During a read cycle of a synchronous memory, a pair of complementary bit lines communicate a data bit as a differential voltage to a first sense amplifier. The first sense amplifier detects and amplifies the relatively small differential voltage and communicates it to the data output stages of the memory by way of read global data lines. The read global data lines provide the data to a multiplexer and a clock controlled latch, where it is directed to another sense amplifier, sometimes called a final sense amplifier. A level converter then converts the data provided by the final sense amplifier to CMOS logic levels, and a clock controlled CMOS latch temporarily holds the data for timing purposes. The data is then level converted again, if other than a CMOS level output signal is desired.
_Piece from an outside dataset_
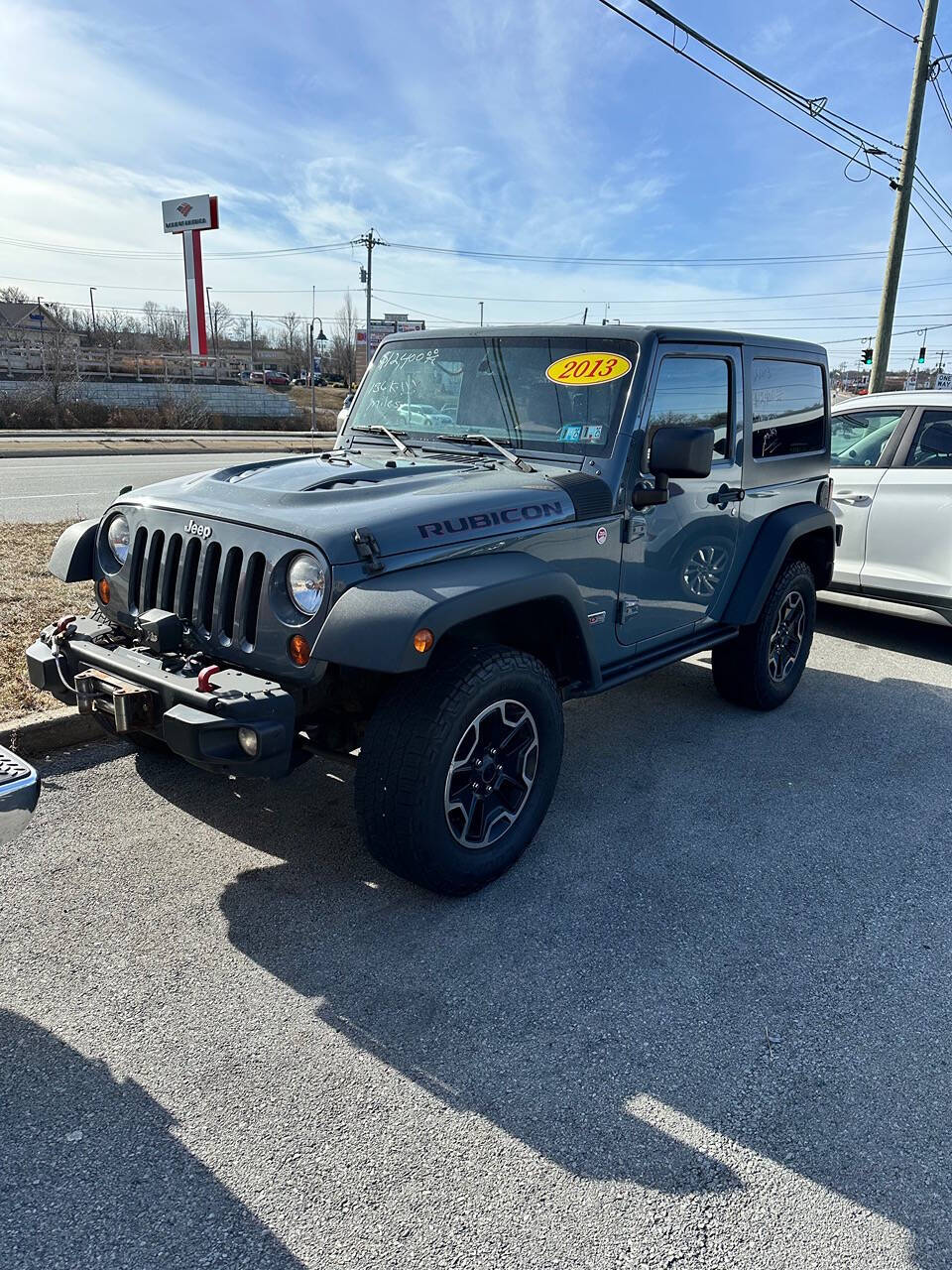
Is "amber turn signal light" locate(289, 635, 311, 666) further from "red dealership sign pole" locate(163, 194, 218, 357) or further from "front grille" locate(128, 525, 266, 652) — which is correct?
"red dealership sign pole" locate(163, 194, 218, 357)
Finally, an output buffer having high drive capability receives the data from the level converter and provides it as a single-ended data signal to a data output pad.
The clock controlled latch circuit of a synchronous memory is generally implemented utilizing CMOS transistors because of their relatively low power consumption. However, CMOS logic circuits are too slow for applications requiring high speed, such as today's high performance workstations. Also, the additional gate delay caused by performing logic level conversions to and from CMOS logic levels further reduces the cycle time, as well as requiring additional area on the integrated circuit. In contrast to CMOS logic circuits, BICMOS logic circuits provide high speed operation for applications such as workstations, but consume too much power for some applications, such as battery powered computers.